> TEXT EXCERPT:
────────────────────────────────────────

Author(s): Geissen, M; Mella, H; Saalmüller, A; Eiden, M; Proft, J; Pfaff, E; Schätzl, HM; Groschup, MH

Title: Inhibition of prion amplification by expression of dominant inhibitory mutants--a systematic insertion mutagenesis study.

Source: Infect Disord Drug Targets. 2009; 9(1):40-47

Authors Vetmeduni Vienna:

Saalmüller Armin

Vetmed Research Units
Institute of Immunology

Until now it is still not clear which structural elements of the prion protein (PrP) are involved in its conversion process. Characterisation of these essential regions would help to understand the conversion process itself and might help to develop specific therapeutic approaches to inhibit PrP(res) formation by dominant inhibitory mutations. To address this important question 33 evenly spaced insertion mutants were generated spanning the entire sequence of the murine 3F4-tagged PrP. The mutants were expressed by retroviral transduction in three different scrapie infected cell lines (ScN2a; SMB[RC040]; SMB[22F]). The convertibility was affected not only by introducing the insertion in the putatively refolded region (aa100-170), but also in the C-terminus of PrP (up to aa214). Moreover, dominant inhibitory effects on conversion were observed for PrP-mutants at four distinguished regions (aa100-112; aa130-154; aa166-172, aa196-200). Computer based structural analysis revealed that these segments were organized in two structurally clearly separated regions supporting the idea that they could function as protein-protein interaction sites which are necessary during seed formation.

────────────────────────────────────────

Extracted records
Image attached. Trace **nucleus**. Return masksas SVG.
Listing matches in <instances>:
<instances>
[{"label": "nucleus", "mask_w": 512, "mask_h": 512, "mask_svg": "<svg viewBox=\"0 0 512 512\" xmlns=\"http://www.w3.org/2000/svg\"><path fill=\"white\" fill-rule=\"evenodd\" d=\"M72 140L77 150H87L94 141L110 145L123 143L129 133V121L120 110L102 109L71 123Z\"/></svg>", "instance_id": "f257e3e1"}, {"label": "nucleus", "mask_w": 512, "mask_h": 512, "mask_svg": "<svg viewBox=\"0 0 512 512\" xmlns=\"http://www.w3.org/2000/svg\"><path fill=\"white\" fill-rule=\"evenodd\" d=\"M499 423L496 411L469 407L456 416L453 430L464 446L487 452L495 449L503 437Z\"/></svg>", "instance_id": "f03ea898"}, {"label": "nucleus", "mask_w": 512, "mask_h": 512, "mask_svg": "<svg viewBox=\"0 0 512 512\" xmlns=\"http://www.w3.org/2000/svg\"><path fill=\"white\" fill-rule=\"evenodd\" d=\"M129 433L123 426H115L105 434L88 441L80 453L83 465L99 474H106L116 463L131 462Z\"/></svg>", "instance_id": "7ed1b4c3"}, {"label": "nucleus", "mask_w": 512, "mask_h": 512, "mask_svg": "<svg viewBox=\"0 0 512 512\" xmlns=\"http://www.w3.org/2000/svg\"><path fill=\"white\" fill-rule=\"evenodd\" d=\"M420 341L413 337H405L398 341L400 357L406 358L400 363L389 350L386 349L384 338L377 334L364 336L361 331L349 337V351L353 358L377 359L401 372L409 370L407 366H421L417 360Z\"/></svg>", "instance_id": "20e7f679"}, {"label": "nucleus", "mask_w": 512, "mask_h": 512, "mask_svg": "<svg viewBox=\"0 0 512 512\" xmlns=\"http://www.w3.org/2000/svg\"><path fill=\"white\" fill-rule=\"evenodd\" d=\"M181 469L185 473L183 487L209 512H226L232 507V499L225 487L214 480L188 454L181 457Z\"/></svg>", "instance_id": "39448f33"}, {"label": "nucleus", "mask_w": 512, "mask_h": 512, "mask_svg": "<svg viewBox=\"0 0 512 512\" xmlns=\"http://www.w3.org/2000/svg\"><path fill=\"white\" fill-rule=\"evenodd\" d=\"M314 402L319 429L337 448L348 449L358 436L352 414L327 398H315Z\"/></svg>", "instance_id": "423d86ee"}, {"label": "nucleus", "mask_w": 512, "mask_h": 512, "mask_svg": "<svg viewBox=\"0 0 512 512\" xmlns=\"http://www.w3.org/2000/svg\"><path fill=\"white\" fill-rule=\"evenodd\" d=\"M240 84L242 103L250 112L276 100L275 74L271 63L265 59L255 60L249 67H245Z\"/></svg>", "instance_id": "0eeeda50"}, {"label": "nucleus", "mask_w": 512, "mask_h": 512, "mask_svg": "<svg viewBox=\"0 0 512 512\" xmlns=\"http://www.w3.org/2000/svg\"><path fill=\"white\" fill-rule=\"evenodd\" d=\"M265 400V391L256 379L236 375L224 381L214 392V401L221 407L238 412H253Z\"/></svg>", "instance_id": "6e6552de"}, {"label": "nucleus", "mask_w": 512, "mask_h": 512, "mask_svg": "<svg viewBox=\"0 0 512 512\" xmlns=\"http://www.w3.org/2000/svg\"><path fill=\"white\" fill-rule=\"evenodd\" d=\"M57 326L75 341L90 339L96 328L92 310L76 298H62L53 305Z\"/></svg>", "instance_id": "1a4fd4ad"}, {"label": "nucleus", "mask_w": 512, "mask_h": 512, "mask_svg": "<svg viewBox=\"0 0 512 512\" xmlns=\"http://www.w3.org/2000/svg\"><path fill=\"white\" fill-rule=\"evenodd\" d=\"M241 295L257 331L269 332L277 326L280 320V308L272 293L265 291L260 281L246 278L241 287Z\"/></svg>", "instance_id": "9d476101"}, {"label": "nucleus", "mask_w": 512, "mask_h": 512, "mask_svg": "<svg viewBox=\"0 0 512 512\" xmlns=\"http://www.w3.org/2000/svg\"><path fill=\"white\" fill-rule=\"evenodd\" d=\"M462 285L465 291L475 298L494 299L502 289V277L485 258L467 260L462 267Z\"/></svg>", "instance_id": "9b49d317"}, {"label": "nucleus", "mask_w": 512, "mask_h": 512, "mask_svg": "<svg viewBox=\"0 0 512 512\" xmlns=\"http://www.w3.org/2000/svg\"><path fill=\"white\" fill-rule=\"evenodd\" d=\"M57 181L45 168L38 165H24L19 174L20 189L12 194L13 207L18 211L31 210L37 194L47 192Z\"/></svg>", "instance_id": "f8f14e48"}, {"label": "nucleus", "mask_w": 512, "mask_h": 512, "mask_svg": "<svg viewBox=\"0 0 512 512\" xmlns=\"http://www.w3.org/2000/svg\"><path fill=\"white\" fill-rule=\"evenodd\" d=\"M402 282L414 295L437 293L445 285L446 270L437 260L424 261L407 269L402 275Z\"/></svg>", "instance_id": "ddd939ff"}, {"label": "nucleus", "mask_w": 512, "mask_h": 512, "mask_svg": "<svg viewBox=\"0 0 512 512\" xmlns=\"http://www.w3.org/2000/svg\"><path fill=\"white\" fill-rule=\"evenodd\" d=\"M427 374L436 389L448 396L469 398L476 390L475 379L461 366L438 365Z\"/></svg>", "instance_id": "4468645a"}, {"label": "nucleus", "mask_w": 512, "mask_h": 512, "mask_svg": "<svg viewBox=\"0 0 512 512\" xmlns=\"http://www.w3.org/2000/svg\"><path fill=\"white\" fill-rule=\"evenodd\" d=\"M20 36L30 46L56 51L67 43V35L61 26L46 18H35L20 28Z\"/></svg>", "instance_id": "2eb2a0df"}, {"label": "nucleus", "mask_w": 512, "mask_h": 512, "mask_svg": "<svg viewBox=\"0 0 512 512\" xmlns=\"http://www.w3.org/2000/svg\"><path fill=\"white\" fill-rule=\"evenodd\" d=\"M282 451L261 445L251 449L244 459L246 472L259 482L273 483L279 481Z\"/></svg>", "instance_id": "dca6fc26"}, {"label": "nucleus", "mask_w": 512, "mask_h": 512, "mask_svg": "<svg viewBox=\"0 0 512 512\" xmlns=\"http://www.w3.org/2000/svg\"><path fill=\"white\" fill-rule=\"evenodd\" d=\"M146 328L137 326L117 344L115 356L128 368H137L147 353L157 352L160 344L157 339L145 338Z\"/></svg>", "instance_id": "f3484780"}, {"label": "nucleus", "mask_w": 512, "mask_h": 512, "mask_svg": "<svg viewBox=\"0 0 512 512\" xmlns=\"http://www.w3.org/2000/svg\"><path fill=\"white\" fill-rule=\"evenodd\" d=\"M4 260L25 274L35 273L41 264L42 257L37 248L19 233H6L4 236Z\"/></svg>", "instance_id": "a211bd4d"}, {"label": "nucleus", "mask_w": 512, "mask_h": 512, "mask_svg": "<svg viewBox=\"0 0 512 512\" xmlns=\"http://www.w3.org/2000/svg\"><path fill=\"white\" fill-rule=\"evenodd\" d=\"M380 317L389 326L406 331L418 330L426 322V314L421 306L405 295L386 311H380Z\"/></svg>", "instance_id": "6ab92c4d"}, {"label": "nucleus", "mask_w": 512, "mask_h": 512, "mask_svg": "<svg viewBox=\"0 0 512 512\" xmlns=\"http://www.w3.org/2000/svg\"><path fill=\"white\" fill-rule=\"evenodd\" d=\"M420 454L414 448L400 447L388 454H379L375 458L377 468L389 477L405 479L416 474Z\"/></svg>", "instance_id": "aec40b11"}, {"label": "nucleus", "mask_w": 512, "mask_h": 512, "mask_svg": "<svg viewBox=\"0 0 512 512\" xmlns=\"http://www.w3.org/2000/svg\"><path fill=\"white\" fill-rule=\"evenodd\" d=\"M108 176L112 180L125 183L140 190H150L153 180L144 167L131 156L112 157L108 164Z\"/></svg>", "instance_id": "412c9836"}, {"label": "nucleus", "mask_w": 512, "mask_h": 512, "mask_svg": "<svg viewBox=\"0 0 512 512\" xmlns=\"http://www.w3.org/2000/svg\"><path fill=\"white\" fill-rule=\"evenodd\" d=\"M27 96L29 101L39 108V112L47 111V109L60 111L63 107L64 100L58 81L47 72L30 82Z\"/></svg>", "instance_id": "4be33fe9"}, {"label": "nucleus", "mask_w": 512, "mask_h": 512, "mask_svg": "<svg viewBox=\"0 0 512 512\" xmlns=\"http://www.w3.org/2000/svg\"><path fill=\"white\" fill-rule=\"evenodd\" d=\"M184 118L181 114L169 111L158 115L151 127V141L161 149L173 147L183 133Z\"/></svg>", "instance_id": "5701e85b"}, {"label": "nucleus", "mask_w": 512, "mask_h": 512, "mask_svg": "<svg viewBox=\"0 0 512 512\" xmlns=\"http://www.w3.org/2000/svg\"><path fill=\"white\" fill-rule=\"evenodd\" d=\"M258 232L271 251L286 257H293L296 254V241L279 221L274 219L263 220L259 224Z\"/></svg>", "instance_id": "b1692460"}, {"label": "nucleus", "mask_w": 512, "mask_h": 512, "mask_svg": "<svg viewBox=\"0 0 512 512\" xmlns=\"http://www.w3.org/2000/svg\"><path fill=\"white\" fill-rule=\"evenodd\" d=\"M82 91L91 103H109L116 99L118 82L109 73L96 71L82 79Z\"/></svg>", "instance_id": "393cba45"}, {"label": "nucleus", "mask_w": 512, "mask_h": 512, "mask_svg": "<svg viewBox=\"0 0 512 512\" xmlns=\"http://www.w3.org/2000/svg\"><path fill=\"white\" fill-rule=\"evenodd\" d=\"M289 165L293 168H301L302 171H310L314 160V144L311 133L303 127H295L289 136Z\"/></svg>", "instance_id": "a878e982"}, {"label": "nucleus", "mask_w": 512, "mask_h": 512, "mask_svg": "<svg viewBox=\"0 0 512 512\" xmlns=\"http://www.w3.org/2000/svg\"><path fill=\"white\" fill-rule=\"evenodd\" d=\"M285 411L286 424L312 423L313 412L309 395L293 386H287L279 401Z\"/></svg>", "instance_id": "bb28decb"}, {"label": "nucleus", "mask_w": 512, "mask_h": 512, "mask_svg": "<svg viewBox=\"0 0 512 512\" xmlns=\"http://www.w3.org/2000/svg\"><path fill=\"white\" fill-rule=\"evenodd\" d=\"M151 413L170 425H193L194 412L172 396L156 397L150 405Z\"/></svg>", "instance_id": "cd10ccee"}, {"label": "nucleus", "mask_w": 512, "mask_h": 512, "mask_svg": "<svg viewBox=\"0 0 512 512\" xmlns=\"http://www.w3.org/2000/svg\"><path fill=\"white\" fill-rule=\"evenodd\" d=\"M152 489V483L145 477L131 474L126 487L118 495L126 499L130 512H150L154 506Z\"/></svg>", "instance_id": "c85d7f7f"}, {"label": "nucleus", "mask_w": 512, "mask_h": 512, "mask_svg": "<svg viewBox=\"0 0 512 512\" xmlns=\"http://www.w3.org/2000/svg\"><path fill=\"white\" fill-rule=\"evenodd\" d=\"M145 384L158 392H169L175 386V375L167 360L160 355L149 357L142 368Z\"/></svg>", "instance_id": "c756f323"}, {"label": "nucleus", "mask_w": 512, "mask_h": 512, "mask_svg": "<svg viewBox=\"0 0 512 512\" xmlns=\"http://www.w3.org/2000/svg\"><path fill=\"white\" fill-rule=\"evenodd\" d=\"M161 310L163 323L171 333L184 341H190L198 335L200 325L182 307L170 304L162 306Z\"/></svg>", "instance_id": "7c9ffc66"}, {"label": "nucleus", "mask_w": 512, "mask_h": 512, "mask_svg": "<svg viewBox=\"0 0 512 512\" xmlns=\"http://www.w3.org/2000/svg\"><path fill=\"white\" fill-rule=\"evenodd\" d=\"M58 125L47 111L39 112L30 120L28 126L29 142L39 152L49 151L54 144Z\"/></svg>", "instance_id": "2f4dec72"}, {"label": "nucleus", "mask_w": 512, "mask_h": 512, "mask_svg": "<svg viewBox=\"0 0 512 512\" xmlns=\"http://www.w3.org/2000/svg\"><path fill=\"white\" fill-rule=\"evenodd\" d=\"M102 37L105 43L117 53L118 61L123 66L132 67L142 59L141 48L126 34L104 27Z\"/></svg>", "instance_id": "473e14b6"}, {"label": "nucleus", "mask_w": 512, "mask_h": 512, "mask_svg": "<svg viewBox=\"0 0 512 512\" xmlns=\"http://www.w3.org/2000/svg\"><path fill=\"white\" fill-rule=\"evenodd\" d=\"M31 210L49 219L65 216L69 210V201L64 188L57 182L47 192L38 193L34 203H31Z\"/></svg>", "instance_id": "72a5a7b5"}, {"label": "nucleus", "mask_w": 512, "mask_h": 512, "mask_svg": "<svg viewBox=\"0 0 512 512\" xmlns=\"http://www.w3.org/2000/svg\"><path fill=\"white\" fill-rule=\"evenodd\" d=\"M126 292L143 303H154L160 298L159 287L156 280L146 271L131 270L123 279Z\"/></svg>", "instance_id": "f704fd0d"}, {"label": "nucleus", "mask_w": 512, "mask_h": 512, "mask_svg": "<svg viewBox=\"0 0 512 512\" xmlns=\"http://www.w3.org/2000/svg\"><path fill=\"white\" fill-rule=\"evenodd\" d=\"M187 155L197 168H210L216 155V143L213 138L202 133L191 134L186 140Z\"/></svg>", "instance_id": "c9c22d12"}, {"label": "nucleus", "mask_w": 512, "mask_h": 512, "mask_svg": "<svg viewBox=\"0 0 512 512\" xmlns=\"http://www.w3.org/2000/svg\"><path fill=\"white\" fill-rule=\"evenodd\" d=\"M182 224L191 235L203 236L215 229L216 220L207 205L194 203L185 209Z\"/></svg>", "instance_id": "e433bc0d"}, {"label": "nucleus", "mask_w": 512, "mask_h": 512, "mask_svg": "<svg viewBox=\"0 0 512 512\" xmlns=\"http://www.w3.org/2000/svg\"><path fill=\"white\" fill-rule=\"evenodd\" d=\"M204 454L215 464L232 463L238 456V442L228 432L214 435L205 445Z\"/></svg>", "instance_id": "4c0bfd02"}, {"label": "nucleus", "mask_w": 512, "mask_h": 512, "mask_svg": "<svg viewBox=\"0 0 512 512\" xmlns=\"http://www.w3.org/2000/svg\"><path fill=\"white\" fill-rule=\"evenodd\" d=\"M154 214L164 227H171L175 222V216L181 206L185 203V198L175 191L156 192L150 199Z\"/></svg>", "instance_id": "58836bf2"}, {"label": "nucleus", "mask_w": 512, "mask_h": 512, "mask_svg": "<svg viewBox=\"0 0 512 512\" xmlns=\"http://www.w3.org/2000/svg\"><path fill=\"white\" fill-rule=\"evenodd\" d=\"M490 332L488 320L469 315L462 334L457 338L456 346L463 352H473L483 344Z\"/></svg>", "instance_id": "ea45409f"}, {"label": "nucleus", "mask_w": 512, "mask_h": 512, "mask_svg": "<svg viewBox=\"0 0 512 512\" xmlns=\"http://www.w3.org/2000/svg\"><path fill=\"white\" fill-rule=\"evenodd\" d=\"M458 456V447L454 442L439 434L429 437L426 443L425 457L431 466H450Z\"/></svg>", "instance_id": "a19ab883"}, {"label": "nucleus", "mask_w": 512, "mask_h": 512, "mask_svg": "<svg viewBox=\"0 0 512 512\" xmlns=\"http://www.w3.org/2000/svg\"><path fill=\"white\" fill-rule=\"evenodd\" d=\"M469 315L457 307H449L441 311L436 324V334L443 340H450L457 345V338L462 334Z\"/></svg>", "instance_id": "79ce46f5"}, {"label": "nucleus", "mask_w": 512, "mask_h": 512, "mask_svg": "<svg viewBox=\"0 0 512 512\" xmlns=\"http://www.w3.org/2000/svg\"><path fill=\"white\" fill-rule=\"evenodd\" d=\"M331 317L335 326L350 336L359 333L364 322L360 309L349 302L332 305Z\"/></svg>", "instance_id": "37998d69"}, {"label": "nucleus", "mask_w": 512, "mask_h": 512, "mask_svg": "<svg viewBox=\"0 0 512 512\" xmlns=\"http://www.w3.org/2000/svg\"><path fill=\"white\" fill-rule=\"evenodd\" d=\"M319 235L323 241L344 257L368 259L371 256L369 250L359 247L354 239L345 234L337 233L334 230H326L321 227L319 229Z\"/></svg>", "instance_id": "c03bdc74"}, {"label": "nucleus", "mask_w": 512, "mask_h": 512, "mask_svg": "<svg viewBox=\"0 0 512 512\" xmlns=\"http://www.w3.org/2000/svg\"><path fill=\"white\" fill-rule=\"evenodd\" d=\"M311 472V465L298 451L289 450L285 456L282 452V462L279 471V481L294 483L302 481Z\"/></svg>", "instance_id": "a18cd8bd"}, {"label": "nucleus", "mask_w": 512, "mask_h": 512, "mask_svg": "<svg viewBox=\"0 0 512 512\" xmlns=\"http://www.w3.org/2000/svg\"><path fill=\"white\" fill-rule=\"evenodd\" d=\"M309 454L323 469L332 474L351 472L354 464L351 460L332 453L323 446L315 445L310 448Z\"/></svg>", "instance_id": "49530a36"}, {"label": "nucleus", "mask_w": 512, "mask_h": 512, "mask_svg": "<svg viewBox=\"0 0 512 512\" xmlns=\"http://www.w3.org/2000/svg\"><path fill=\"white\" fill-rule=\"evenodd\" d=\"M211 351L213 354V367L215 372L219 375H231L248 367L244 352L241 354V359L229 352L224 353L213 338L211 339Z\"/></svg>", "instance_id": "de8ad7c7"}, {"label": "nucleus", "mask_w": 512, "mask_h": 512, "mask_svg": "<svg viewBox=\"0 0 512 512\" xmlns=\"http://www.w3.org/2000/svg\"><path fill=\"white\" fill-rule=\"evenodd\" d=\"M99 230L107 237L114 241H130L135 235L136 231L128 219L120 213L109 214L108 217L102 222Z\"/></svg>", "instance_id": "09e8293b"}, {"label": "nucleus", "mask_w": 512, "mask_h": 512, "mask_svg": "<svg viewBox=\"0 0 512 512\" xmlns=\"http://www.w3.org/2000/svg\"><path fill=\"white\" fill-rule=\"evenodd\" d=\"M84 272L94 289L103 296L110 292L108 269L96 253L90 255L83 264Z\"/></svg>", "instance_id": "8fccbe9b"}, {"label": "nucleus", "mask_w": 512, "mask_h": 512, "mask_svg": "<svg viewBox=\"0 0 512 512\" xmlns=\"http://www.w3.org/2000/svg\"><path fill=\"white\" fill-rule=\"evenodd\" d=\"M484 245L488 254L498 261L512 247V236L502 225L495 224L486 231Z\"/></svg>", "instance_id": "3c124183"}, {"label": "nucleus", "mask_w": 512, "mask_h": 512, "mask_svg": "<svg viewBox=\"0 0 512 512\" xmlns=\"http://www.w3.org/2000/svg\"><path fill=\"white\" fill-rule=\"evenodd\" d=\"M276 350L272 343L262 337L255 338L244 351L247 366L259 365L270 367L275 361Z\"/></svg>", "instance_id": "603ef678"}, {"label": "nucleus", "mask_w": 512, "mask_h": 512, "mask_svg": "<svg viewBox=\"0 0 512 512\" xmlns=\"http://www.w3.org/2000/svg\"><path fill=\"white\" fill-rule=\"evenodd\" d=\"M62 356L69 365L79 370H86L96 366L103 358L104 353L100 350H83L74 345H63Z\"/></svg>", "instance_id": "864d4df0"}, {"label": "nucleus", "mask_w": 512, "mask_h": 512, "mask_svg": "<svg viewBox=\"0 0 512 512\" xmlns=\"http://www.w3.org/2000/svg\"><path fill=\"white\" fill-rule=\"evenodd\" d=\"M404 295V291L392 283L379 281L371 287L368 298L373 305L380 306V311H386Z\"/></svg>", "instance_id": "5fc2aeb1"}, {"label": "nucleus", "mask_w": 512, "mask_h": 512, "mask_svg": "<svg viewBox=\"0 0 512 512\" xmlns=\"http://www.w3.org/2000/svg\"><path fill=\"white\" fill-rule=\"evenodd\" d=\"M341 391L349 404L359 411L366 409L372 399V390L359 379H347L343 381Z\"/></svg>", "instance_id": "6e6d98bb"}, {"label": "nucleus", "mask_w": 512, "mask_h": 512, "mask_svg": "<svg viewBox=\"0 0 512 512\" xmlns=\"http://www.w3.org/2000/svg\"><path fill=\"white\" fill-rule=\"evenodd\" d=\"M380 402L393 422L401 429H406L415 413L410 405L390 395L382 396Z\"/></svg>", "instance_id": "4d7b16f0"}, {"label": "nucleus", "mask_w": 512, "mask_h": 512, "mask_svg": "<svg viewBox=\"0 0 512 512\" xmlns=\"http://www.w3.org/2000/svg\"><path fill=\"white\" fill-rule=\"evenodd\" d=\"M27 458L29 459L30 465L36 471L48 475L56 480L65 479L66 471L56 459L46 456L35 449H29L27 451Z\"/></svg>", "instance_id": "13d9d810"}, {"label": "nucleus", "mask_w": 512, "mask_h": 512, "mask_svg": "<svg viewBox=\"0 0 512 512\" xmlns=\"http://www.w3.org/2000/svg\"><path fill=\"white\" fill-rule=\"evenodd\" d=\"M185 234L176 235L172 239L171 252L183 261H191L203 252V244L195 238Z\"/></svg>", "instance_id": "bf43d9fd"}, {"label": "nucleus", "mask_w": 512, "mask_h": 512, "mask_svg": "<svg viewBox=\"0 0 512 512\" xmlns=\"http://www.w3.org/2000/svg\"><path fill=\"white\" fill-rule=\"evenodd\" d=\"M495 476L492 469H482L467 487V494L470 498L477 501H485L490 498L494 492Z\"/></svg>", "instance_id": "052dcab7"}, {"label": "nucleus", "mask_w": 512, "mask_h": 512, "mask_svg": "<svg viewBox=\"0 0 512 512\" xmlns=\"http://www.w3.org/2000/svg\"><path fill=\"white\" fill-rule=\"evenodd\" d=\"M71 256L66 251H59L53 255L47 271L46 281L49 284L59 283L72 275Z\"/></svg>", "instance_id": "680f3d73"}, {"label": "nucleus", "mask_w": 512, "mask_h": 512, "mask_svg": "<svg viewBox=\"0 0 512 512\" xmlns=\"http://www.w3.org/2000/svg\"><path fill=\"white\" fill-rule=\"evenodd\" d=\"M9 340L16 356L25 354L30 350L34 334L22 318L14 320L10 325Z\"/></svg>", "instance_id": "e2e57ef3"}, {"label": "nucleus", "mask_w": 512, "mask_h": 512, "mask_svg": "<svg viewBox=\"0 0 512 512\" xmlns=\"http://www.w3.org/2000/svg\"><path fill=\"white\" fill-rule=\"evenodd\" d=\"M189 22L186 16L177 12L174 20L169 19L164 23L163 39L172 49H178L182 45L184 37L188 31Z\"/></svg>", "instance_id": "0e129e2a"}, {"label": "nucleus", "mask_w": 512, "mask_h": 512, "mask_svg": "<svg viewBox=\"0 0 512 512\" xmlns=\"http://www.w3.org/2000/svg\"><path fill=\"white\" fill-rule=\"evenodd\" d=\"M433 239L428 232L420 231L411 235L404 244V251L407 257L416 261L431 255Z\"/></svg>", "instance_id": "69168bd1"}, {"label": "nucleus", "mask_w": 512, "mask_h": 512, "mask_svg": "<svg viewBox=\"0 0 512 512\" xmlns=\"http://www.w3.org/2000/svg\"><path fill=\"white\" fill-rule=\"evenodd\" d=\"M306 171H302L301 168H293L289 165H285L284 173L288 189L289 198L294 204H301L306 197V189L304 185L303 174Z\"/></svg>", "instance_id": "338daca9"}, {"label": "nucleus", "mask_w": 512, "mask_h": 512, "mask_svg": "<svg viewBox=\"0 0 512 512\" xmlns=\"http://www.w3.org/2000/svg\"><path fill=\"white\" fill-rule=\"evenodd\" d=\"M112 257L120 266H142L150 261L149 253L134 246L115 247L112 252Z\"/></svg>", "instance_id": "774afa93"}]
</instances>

────────────────────────────────────────

> THE PROBLEM:
In the prion abstract, what finding supports the idea that the four segments with dominant inhibitory effects act as protein-protein interaction sites during seed formation?

> RESPONSE BOX:
Computer-based structural analysis showed that these segments were organized in two clearly separated structural regions. That arrangement supports the idea that they could function as protein-protein interaction sites needed during seed formation.